**Source extract**
>> begin
Miranda Johnson, SJC veterinary technician student competes in the Highland Games World Championships in Switzerland.

SJC student Miranda Johnson competes in the Highland Games World Championships

Miranda Johnson, a current veterinary technician student, is taking it to the next level as a competitor in the Highland Games World Championships this August. Johnson qualified for and was invited to participate in the Highland Games World Championships this year in Switzerland, but it wasn’t the competition for which she was originally training. Johnson was injured at work last year while she was training for the Mt. Taylor Winter Quadrathlon, an event that involves biking, skiing, snowshoeing and running. “I’m a large animal veterinary assistant,” says Johnson. “I had an unfortunate encounter with a very large warmblood horse that doesn’t like surprises. His hoof tried to occupy the same space as my foot. I sustained a foot injury that sidelined me with months of rehabilitation and ultimately halted my quadrathlon training.”

Johnson does not let injury slow her down

“True athletes of any kind are impossible to successfully sideline,” continues Johnson. “I found an outlet through the Highland Games that allowed me to continue being active within the limitations of my injury. The San Diego Highland Games sent a reminder that the event was coming up, and I was determined to find a way to throw rocks and heavy things. It seemed like a productive and safe way to manage my frustration from my injury.” Johnson took part in the Rio Grande Valley Celtic Festival in May and the games in Costa Mesa earlier this summer.
>> end
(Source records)
>> begin
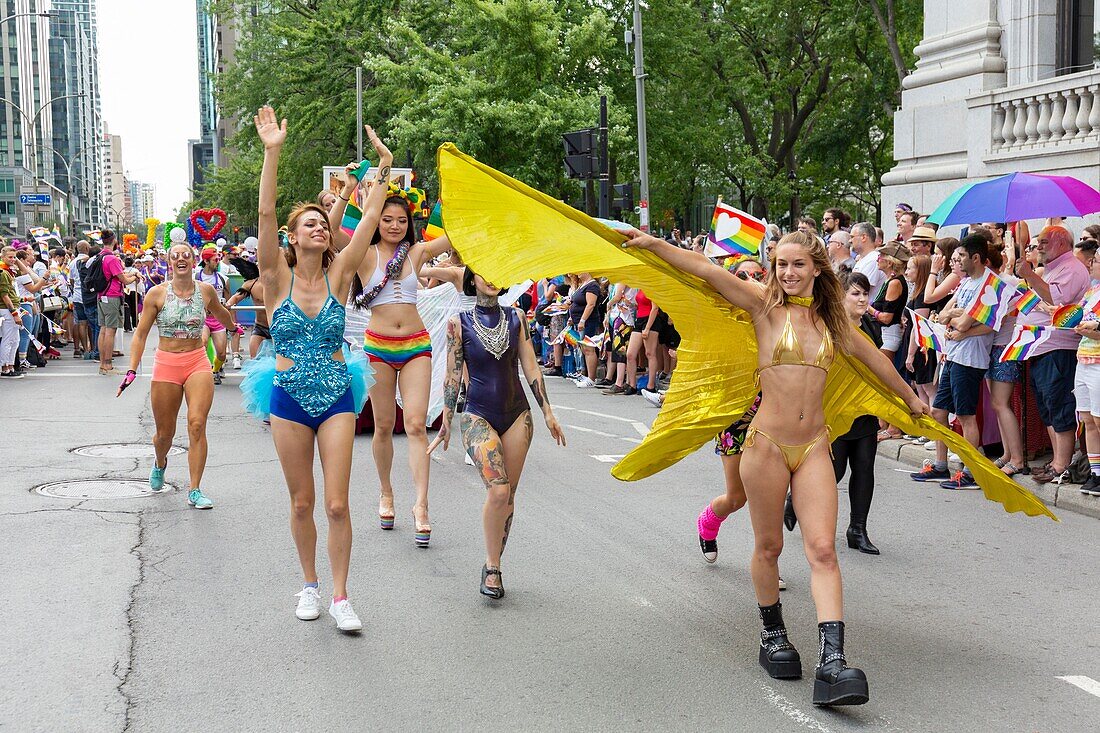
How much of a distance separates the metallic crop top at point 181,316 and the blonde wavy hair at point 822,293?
4.92 metres

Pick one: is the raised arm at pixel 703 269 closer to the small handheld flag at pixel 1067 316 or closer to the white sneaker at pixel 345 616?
the white sneaker at pixel 345 616

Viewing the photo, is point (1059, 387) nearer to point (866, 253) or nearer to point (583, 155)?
point (866, 253)

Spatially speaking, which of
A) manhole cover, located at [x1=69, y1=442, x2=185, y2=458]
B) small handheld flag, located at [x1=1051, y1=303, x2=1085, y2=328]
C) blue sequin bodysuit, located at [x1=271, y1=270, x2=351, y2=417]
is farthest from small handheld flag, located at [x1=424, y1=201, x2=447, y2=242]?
small handheld flag, located at [x1=1051, y1=303, x2=1085, y2=328]

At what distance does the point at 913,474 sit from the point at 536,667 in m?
5.97

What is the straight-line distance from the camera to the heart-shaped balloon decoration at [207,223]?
15.2m

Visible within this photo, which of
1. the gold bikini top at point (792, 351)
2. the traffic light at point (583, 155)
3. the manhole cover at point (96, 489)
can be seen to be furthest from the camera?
the traffic light at point (583, 155)

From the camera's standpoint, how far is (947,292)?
1062 centimetres

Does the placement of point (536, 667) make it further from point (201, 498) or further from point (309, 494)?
point (201, 498)

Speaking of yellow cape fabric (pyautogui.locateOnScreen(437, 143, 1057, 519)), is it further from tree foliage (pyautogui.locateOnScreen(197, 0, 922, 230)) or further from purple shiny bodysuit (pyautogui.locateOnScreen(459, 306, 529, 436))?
tree foliage (pyautogui.locateOnScreen(197, 0, 922, 230))

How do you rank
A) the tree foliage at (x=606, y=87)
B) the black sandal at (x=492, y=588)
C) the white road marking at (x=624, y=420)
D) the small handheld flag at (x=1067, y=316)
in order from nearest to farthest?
the black sandal at (x=492, y=588)
the small handheld flag at (x=1067, y=316)
the white road marking at (x=624, y=420)
the tree foliage at (x=606, y=87)

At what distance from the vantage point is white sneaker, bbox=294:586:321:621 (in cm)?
573

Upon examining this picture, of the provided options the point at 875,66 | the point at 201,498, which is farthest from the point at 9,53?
the point at 201,498

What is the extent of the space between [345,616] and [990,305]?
20.8ft

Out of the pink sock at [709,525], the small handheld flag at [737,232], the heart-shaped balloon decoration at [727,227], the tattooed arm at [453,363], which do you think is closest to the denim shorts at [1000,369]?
the small handheld flag at [737,232]
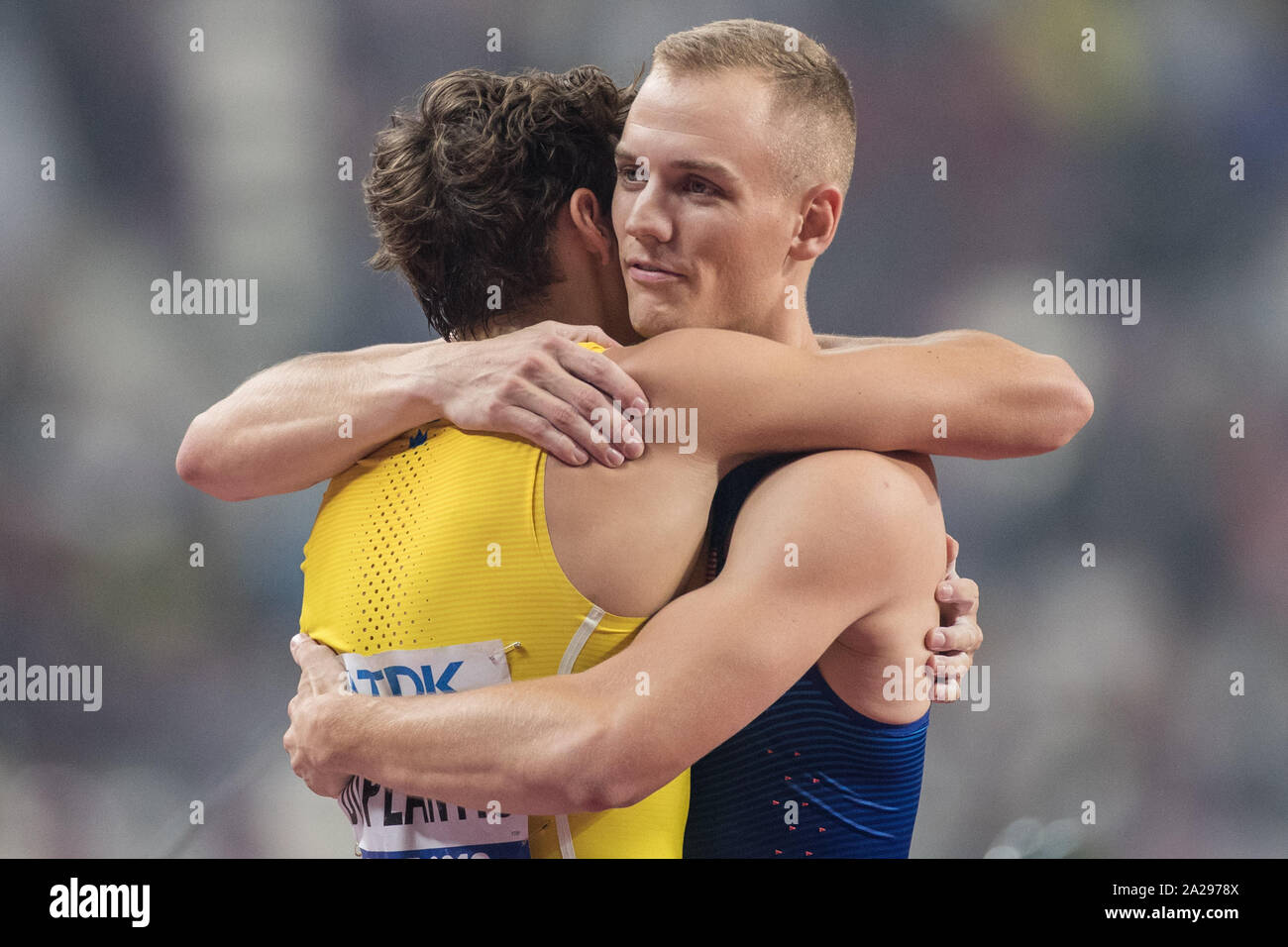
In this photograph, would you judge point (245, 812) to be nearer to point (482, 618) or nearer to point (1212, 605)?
point (482, 618)

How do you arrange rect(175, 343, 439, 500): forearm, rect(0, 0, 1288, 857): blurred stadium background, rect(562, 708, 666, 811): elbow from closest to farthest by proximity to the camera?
rect(562, 708, 666, 811): elbow < rect(175, 343, 439, 500): forearm < rect(0, 0, 1288, 857): blurred stadium background

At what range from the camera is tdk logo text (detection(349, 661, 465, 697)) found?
1.53 metres

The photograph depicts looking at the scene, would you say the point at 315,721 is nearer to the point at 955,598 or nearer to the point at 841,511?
the point at 841,511

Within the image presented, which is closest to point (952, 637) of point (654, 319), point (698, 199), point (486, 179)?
point (654, 319)

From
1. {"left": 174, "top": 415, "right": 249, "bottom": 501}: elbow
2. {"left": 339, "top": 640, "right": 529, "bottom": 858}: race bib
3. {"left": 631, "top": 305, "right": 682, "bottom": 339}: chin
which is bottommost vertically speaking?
{"left": 339, "top": 640, "right": 529, "bottom": 858}: race bib

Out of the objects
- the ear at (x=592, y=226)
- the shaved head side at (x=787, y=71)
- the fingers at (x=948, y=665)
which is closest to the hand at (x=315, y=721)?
the ear at (x=592, y=226)

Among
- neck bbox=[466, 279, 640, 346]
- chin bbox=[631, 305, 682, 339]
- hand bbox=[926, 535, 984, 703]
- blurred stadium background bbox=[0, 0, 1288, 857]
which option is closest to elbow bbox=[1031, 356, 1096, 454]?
hand bbox=[926, 535, 984, 703]

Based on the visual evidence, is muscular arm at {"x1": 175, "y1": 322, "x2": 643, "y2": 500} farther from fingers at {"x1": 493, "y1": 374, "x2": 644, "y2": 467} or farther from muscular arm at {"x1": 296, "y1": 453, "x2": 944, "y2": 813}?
muscular arm at {"x1": 296, "y1": 453, "x2": 944, "y2": 813}

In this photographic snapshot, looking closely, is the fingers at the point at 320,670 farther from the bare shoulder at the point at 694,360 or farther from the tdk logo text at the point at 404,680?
the bare shoulder at the point at 694,360

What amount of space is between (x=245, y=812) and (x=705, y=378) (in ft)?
9.53

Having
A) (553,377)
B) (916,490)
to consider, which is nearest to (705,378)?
(553,377)

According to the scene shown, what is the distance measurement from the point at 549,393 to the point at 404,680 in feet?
1.46

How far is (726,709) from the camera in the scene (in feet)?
4.69

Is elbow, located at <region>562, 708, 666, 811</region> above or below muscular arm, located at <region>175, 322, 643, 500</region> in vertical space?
below
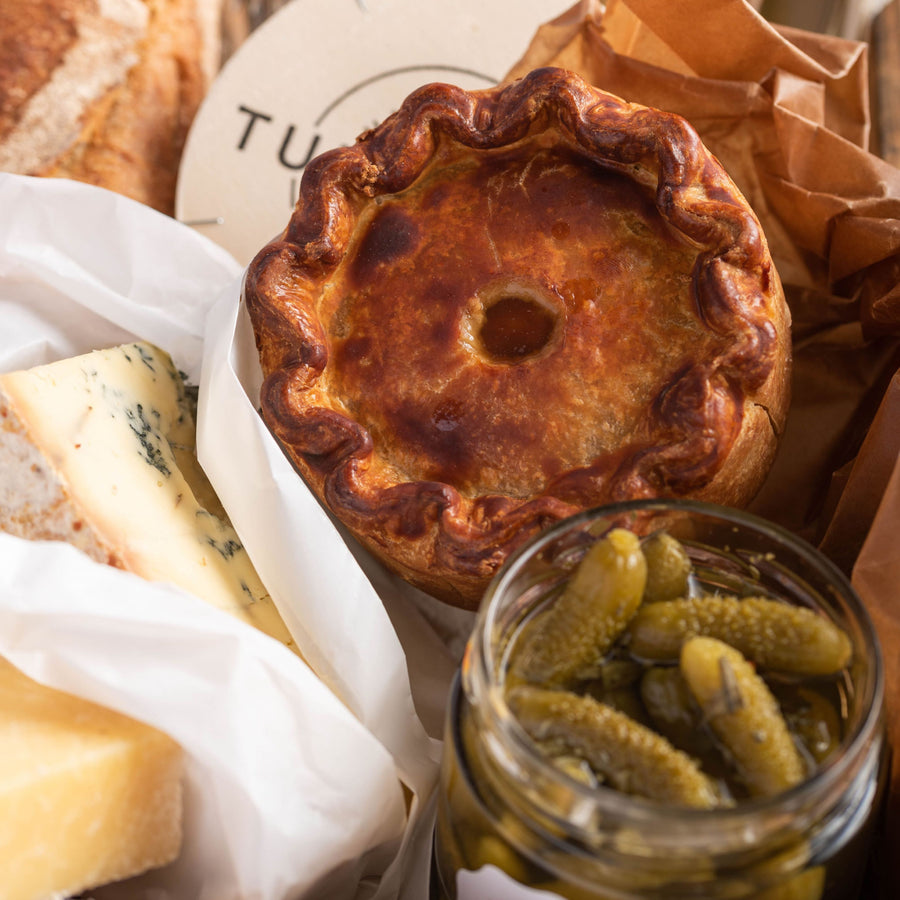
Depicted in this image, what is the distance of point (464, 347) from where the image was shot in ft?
4.25

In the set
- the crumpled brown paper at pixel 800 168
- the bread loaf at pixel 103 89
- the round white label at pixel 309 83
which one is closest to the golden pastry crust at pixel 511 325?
the crumpled brown paper at pixel 800 168

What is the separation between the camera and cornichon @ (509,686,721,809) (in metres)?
0.80

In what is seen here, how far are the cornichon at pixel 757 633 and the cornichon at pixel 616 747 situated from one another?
0.08 m

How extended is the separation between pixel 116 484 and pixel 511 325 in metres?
0.54

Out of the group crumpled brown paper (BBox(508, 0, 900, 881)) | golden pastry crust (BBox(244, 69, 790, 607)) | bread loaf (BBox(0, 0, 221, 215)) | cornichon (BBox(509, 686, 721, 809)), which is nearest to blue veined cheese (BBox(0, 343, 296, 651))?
golden pastry crust (BBox(244, 69, 790, 607))

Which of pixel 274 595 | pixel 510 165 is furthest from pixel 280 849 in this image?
pixel 510 165

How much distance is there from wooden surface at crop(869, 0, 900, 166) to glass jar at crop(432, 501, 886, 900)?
1.31 metres

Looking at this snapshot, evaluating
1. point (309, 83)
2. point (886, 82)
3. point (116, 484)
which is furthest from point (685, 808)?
point (886, 82)

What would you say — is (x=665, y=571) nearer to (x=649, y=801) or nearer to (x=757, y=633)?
(x=757, y=633)

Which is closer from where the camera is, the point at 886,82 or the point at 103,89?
the point at 103,89

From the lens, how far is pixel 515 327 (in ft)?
4.29

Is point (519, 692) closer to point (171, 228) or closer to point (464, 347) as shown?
point (464, 347)

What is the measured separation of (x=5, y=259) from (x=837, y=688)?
128 cm

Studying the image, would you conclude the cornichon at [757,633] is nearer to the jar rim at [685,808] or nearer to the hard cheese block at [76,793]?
the jar rim at [685,808]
>> end
**To be done**
• a. According to the Miranda Johnson article, why did Johnson turn to the Highland Games? Answer in one to three sentences.
• b. Rewrite the passage of the Miranda Johnson article starting at "Johnson does not" and ending at "earlier this summer.", changing "rocks" to "stones".
• c. State whether each statement agrees with the Miranda Johnson article, answering yes or no and quoting the deciding words.
(i) Johnson works as a large animal veterinary assistant.
(ii) The Mt. Taylor Winter Quadrathlon includes swimming.
(iii) This year's Highland Games World Championships are held in Costa Mesa.
These rows play no part in what is asked.

**Outputs**
• a. The Highland Games gave Johnson an outlet that let her stay active within the limitations of her foot injury. She also saw throwing rocks and heavy things as a productive and safe way to manage her frustration over the injury.

• b.
Johnson does not let injury slow her down

“True athletes of any kind are impossible to successfully sideline,” continues Johnson. “I found an outlet through the Highland Games that allowed me to continue being active within the limitations of my injury. The San Diego Highland Games sent a reminder that the event was coming up, and I was determined to find a way to throw stones and heavy things. It seemed like a productive and safe way to manage my frustration from my injury.” Johnson took part in the Rio Grande Valley Celtic Festival in May and the games in Costa Mesa earlier this summer.

• c.
(i) Yes: "I’m a large animal veterinary assistant."
(ii) No: "an event that involves biking, skiing, snowshoeing and running."
(iii) No: "the Highland Games World Championships this year in Switzerland."